- Dataset records:
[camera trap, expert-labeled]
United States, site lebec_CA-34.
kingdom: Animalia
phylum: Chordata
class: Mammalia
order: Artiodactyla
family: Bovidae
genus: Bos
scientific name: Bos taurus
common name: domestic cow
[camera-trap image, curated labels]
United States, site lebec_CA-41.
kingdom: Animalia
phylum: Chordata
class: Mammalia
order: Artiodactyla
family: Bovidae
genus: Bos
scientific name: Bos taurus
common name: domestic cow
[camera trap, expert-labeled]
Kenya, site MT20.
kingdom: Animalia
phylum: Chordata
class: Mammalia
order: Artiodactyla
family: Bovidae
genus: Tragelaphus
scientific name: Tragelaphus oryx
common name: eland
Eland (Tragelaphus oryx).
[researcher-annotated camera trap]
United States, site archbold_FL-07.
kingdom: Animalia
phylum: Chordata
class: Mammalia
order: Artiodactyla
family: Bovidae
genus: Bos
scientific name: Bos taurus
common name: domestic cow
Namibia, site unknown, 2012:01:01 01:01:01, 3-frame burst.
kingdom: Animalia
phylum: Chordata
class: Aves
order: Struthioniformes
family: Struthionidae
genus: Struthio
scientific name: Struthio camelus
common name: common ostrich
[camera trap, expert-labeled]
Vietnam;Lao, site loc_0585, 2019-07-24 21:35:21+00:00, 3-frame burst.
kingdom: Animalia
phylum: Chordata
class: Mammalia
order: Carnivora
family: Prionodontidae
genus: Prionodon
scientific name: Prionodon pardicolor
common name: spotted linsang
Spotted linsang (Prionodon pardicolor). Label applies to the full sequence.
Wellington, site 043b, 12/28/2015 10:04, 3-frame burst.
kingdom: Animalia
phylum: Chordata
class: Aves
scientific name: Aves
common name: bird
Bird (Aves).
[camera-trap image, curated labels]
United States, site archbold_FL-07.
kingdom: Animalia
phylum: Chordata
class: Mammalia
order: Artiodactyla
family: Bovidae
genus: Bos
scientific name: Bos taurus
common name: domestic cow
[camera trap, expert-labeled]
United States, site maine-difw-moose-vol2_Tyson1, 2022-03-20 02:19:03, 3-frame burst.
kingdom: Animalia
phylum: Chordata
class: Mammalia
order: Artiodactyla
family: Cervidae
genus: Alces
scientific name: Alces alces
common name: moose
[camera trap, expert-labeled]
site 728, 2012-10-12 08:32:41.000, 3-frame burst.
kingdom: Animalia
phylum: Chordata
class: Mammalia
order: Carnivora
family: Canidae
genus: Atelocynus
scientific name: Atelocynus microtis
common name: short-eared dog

- Brief:
Keeping every word as it is, repeat all of the records.

- Solution for this exercise:
[camera trap, expert-labeled]
United States, site lebec_CA-34.
kingdom: Animalia
phylum: Chordata
class: Mammalia
order: Artiodactyla
family: Bovidae
genus: Bos
scientific name: Bos taurus
common name: domestic cow
[camera-trap image, curated labels]
United States, site lebec_CA-41.
kingdom: Animalia
phylum: Chordata
class: Mammalia
order: Artiodactyla
family: Bovidae
genus: Bos
scientific name: Bos taurus
common name: domestic cow
[camera trap, expert-labeled]
Kenya, site MT20.
kingdom: Animalia
phylum: Chordata
class: Mammalia
order: Artiodactyla
family: Bovidae
genus: Tragelaphus
scientific name: Tragelaphus oryx
common name: eland
Eland (Tragelaphus oryx).
[researcher-annotated camera trap]
United States, site archbold_FL-07.
kingdom: Animalia
phylum: Chordata
class: Mammalia
order: Artiodactyla
family: Bovidae
genus: Bos
scientific name: Bos taurus
common name: domestic cow
Namibia, site unknown, 2012:01:01 01:01:01, 3-frame burst.
kingdom: Animalia
phylum: Chordata
class: Aves
order: Struthioniformes
family: Struthionidae
genus: Struthio
scientific name: Struthio camelus
common name: common ostrich
[camera trap, expert-labeled]
Vietnam;Lao, site loc_0585, 2019-07-24 21:35:21+00:00, 3-frame burst.
kingdom: Animalia
phylum: Chordata
class: Mammalia
order: Carnivora
family: Prionodontidae
genus: Prionodon
scientific name: Prionodon pardicolor
common name: spotted linsang
Spotted linsang (Prionodon pardicolor). Label applies to the full sequence.
Wellington, site 043b, 12/28/2015 10:04, 3-frame burst.
kingdom: Animalia
phylum: Chordata
class: Aves
scientific name: Aves
common name: bird
Bird (Aves).
[camera-trap image, curated labels]
United States, site archbold_FL-07.
kingdom: Animalia
phylum: Chordata
class: Mammalia
order: Artiodactyla
family: Bovidae
genus: Bos
scientific name: Bos taurus
common name: domestic cow
[camera trap, expert-labeled]
United States, site maine-difw-moose-vol2_Tyson1, 2022-03-20 02:19:03, 3-frame burst.
kingdom: Animalia
phylum: Chordata
class: Mammalia
order: Artiodactyla
family: Cervidae
genus: Alces
scientific name: Alces alces
common name: moose
[camera trap, expert-labeled]
site 728, 2012-10-12 08:32:41.000, 3-frame burst.
kingdom: Animalia
phylum: Chordata
class: Mammalia
order: Carnivora
family: Canidae
genus: Atelocynus
scientific name: Atelocynus microtis
common name: short-eared dog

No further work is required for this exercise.